Granted, those just learning the lift need to be a little more diligent on mastering the basics – I’d NEVER advocate that they “speed things up, ” but for everyone else, this is just some food for thought.

Seriously. Grip it and rip it!

3.  A few months ago I wrote an article over on Greatist.com titled The Reasons You’re Not Getting Stronger.

It turned out to be a fairly popular piece, and since then I’ve had a running relationship with them as well as several of their staff.
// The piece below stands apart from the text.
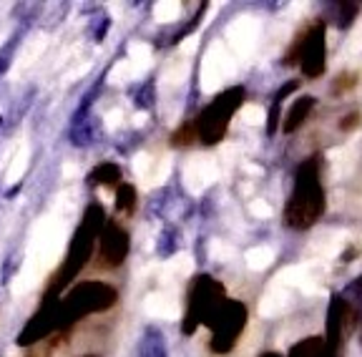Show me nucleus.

I’m not going to go into too many of details just yet – we’re still in 007 territory and can’t reveal too much – but Dan Trink and I are are going to be teaming up with Greatist.com on a pretty cool project that should 1) win us the Nobel Prize for Being Awesome, and 2) help A LOT of people take their health and fitness to a whole new level.

Stay tuned……….

4.  I live in a really cool city – Boston. Outside of the obvious – unparalleled history, great food, lots of entertainment, and the RedSox – Boston is also home to a plethora of outstanding fitness professionals.

In the years since I’ve been here and have seen my own career kinda take off, I’ve also had the opportunity to meet a lot of passionate and awesome people who are making a name for themselves in their own right.

One such person is Sirena Bernal.

Sirena and I are actually “neighbors” in a sense – we both live in the same neighborhood, and often joke about giving one another a high five at the local Trader Joe’s – and I  actually met her in person for the first time when she came to hear me speak to a group of personal trainers at a local Boston Sports Club this past spring.

Since then, she and I have kept in touch here and there, and she’s basically blowing up right before our eyes and becoming a superstar.

I read my fair share of blog post, and this one by Sirena:  My Healing Journey Part I and Part II, is easily one of the best I’ve read in a while.

Do yourself a favor and read them both. They’re hands down two of those most real and “ballsy” posts I’ve ever read.

Awesome stuff Sirena!

On that note, I’m going to go get my deadlift on. I feel like a kid on Christmas morning because I’m going to work up to a “sorta heavy” single vs. chains today, which will be my first attempt at anything baller in like two months. Fingers crossed my back doesn’t explode!